Excerpt provided
This is what I said, do nothing while additional information is gathered and revisit later.

Another good thing to put some effort into understanding. How can you do a cost/benefit without having a reasonable mode of approximating the costs?
You can't.

For the bulk of the anthropogenic GW crowd, the costs are simply assumed away in favor of their presumeв benefit of being able to -- through their changing of the way their neighbors are allowed to live their lives --
The costs are assumed to be less than the benefits. The other side assumes the opposite.

it's hardly settled that the benefits they seek are any more real than the costs that we can imagine. or maybe you're not strawmanning, and just don't understand what the word 'skepticism' means? It means that the skeptics are not convinced that (to use your algorithm) Cost < Benefit.
Of course it is hardly settled. That's the whole point of the debate. Your call for 'increasing our understanding to the point that we have a meaningful grasp of the situation and can make more fully-informed decisions" is naive in the extreme. This can never happen, as it will always be possible to assert (as you have) that unknown factors are responsible for warming.

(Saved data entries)
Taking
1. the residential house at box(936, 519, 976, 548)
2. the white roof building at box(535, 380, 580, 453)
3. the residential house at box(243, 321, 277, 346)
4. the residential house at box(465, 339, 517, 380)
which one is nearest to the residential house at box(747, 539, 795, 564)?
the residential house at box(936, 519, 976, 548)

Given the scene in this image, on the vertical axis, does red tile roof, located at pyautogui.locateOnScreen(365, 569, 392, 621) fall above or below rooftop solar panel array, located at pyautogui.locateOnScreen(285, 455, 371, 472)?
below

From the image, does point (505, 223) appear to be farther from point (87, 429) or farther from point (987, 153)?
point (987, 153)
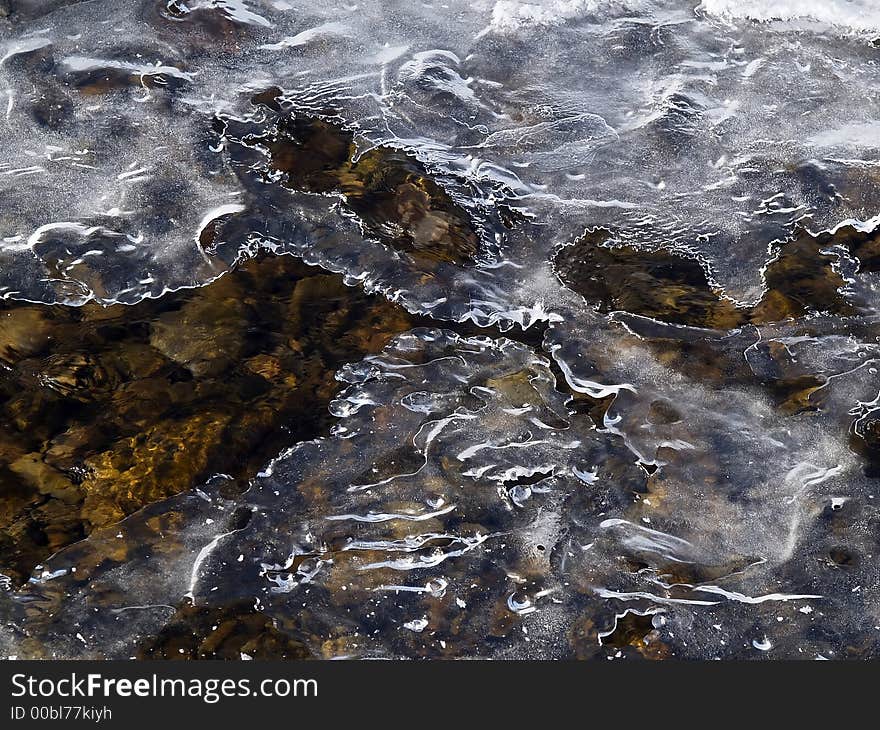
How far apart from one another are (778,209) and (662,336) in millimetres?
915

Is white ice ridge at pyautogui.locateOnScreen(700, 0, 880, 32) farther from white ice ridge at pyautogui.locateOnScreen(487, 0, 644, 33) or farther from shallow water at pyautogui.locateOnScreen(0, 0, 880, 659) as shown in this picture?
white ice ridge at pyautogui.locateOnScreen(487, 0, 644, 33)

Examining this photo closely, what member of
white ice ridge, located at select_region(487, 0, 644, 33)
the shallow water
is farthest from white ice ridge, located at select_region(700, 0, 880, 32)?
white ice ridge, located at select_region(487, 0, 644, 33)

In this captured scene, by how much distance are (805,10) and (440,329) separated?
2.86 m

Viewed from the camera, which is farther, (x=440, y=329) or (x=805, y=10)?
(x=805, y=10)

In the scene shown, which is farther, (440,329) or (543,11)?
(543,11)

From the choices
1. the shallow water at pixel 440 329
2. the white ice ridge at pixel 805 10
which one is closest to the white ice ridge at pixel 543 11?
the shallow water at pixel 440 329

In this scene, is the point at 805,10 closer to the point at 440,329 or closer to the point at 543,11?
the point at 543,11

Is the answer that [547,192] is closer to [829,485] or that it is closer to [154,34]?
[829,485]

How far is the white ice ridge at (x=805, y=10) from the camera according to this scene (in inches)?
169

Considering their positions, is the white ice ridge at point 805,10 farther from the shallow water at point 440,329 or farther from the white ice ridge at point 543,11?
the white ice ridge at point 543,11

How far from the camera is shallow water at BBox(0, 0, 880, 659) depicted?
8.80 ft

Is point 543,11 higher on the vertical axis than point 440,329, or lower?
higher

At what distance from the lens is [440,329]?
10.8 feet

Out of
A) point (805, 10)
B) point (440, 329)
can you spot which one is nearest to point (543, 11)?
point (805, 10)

Task prompt
Reproduce word for word the passage of the climate-debate excerpt starting at "This is what" and ending at "approximating the costs?".

Task result
This is what I said, do nothing while additional information is gathered and revisit later.

Another good thing to put some effort into understanding. How can you do a cost/benefit without having a reasonable mode of approximating the costs?